■ **SELECTED EXCERPT**
=== Begin Enclosure ===
The Smell of Molten Projects in the Morning

Ed Nisley's Blog: Shop notes, electronics, firmware, machinery, 3D printing, laser cuttery, and curiosities. Contents: 100% human thinking, 0% AI slop.

Tag: Improvements

Making the world a better place, one piece at a time

  • Laser Water Chiller: Alarm Wiring

    Laser Water Chiller: Alarm Wiring

    I recently replaced the hack-o-matic icemaker + fountain pump cooler with a LightObject Q600 water chiller, an entirely uneventful process. The Q600 has a back panel “aviation connector” with an alarm output for water flow (more precisely, lack thereof) or over / under temperature: pins 1 and 3 are closed during normal conditions and open during alarms (and when the power is off).

    I finally wired the chiller into the OMTech 60 W laser’s internal water flow switch circuit, so that should either flow sensor have a problem with the water or the chiller detects an out of bounds temperature, the laser won’t fire.

    You may recall the laser’s HV power supply arrived with its Water Protect input jumpered to ground, which I then wired to the lid interlock switch to (presumably) reduce the likelihood the replacement power supply will fail hot. The laser’s water flow switch goes to the Ruida controller’s WP input, where it behaves as it should.

    Pin 2 of the chiller’s alarm connector is not connected to anything, so I added a safety ground wire for no good reason:

    Laser Water Chiller - safety ground wire
    Laser Water Chiller – safety ground wire

    The dent in the evaporator tube (upper left) is worrisome.

    While I had the side panel off, I jammed a strip of closed-cell foam around the base of the compressor to silence a truly spectacular rattle:

    Laser Water Chiller - compressor vibration suppression
    Laser Water Chiller – compressor vibration suppression

    I think the three mounting screws (yes, of these two: one up, one down, for no reason I can see) are looser than they should be, but I’m reluctant to tip the whole thing over with a tank full of water to get at the nuts / bolt heads on the bottom.

    The connectors have a twist-lock notch that you must release after removing the screw (on the far side) holding the shell to the body:

    Laser Water Chiller - connector shell keyway
    Laser Water Chiller – connector shell keyway

    I repurposed a USB cable from the Big Box o’ Cables, wrapped with enough silicone tape to fill the cable clamp:

    Laser Water Chiller - connector closeout
    Laser Water Chiller – connector closeout

    In retrospect, I should have paired the red + green and black + white wires, but nobody will ever notice. The drain wire carries the safety ground from pin 2 to the shielding, not that it matters. Both ends of the cable have identical connectors.

    The laser cabinet has a convenient hole, albeit just a bit larger than required, which now has a simple adapter plate with the proper flats:

    Laser Chiller Alarm Connector Plate
    Laser Chiller Alarm Connector Plate

    The blue ring is the same size as the hole, so as to ease lining it up, and the red perimeter surrounds the connector with strips of good double-sided foam tape for maximum sticktivity. Done in clear acrylic from the scrap pile, the platform’s internal lights give it that subtle blue-white hi-tech glow:

    Laser Water Chiller - laser connector installed
    Laser Water Chiller – laser connector installed

    The doubled-up cable ties on the water hose barb connectors are a Good Idea™ due to the somewhat higher pressure of the chiller’s water pump. The bottom of that recess had traces of water on it and, of course, having a hose pop off its barb is a Bad Thing™.
=== End Enclosure ===
■ **COLLECTED MATERIAL**
=== Begin Enclosure ===
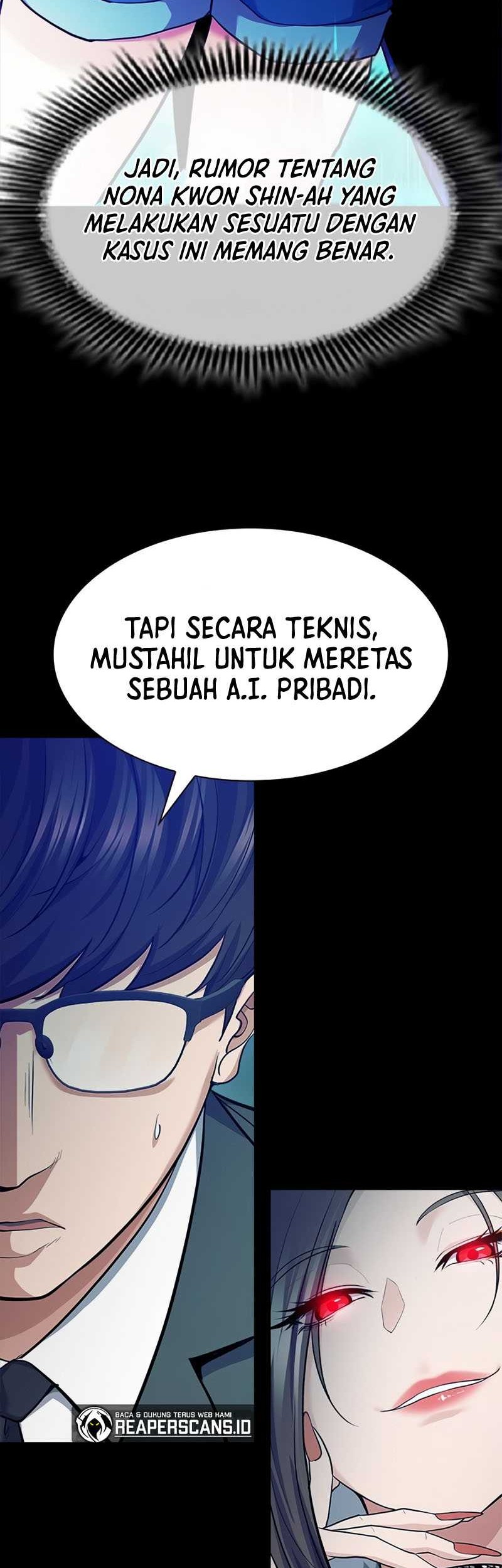 Secret Player Chapter 26 - halaman 22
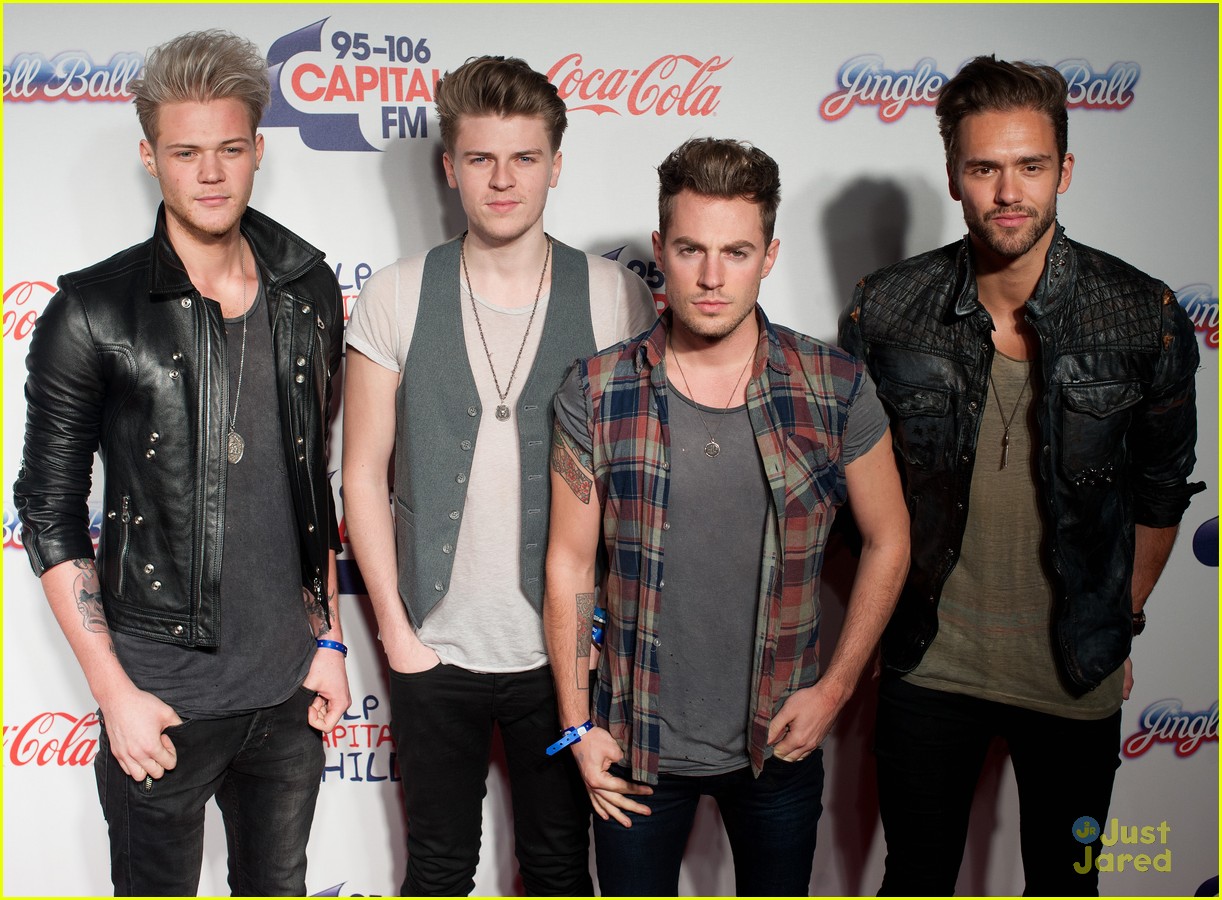 the vamps lawson capitol fm jingle bell ball 04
=== End Enclosure ===
Transcribe the chiller alarm wiring post word for word, starting at "I finally wired" and ending at "as it should.". The data can be left aside here.

I finally wired the chiller into the OMTech 60 W laser’s internal water flow switch circuit, so that should either flow sensor have a problem with the water or the chiller detects an out of bounds temperature, the laser won’t fire.

    You may recall the laser’s HV power supply arrived with its Water Protect input jumpered to ground, which I then wired to the lid interlock switch to (presumably) reduce the likelihood the replacement power supply will fail hot. The laser’s water flow switch goes to the Ruida controller’s WP input, where it behaves as it should.